There was another small Merckx on eBay in the last few days, I think it was a 49 or 50. I don't see it this morning so wonder if it got pulled.

I believe it was a Corsa.

Small frames generally are hard to find, I just acquired a De Rosa, NOS in size 48. A friend of mine found it languishing in the back of a store and scooped it up. My plan is to sit on it for a year or two and then I think it will be just right for my youngest daughter.
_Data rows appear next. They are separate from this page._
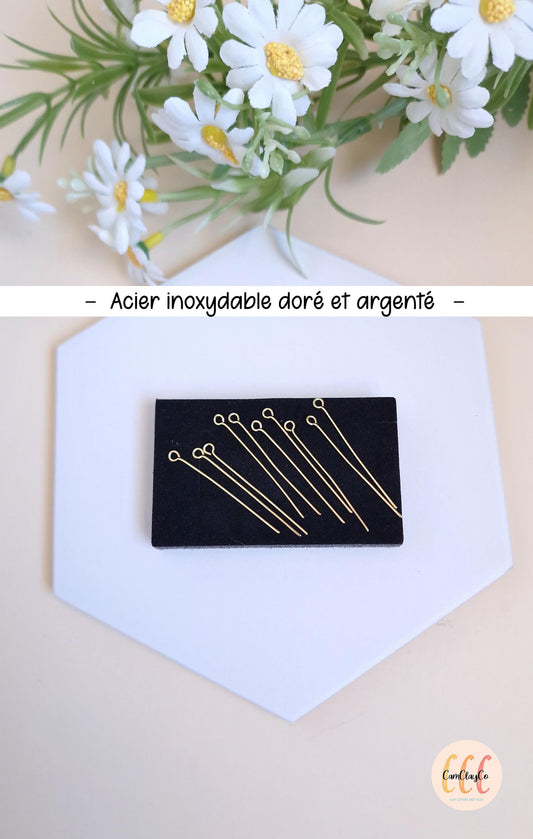 Épingles, tige à œil 40 mm en acier inoxydable pour la fabrication de bijoux, doré et argenté - 10 pièces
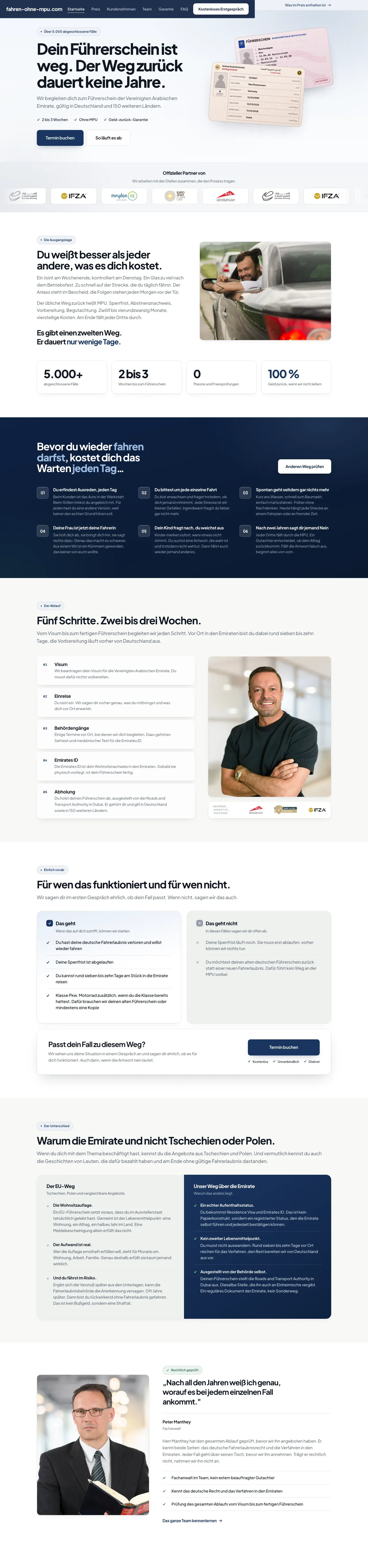 fahren-ohne-mpu.com, home page, upper half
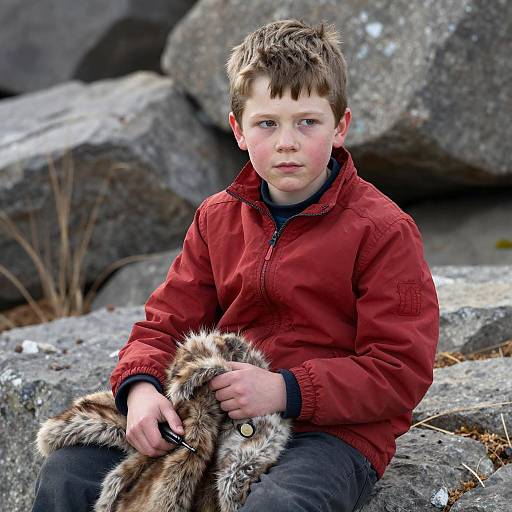 Young Boy in Red Jacket on Rocks
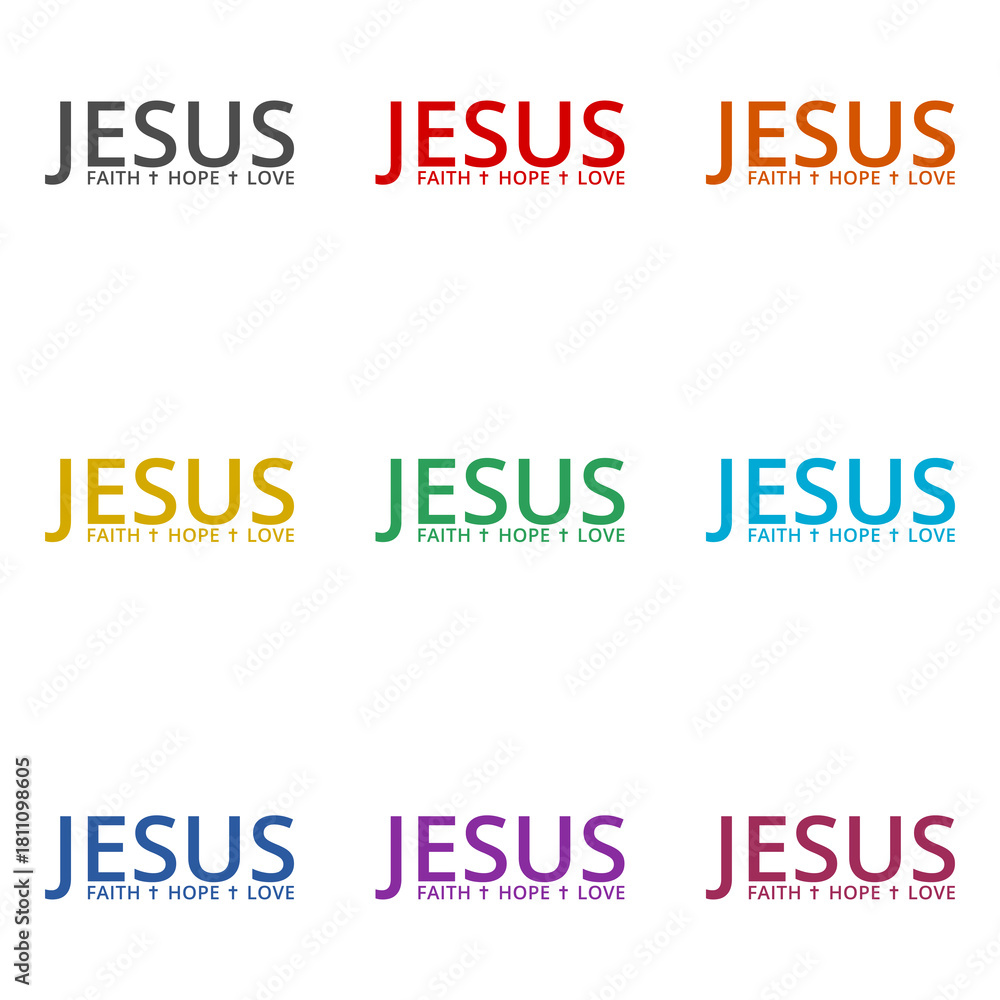 Naklejka premium Jesus, faith, hope, love icon isolated on white background. Set icons colorful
I think when you find these you have to scoop them up because they appear rarely.


----------



## joris (Nov 11, 2006)

Hi, 

At the moment there is a strada telecom coloured for sale with 9 speed shimano ultegra. The bike is in belgium, very small size, I think 50 cm. Frame is repainted by Merckx Belgium, really perfect, price is € 500, Approx 650 dollars.

Is it a fair price? I

Kind reagrds, 

joris.


----------



## Kenacycle (May 28, 2006)

$650 for a complete bike with factory Merckx repaint? yes it's definitely a fair price. In the pic it looks like it has Campy parts.. I would pay up to $900 even $1200 for it considering the size is rare.


----------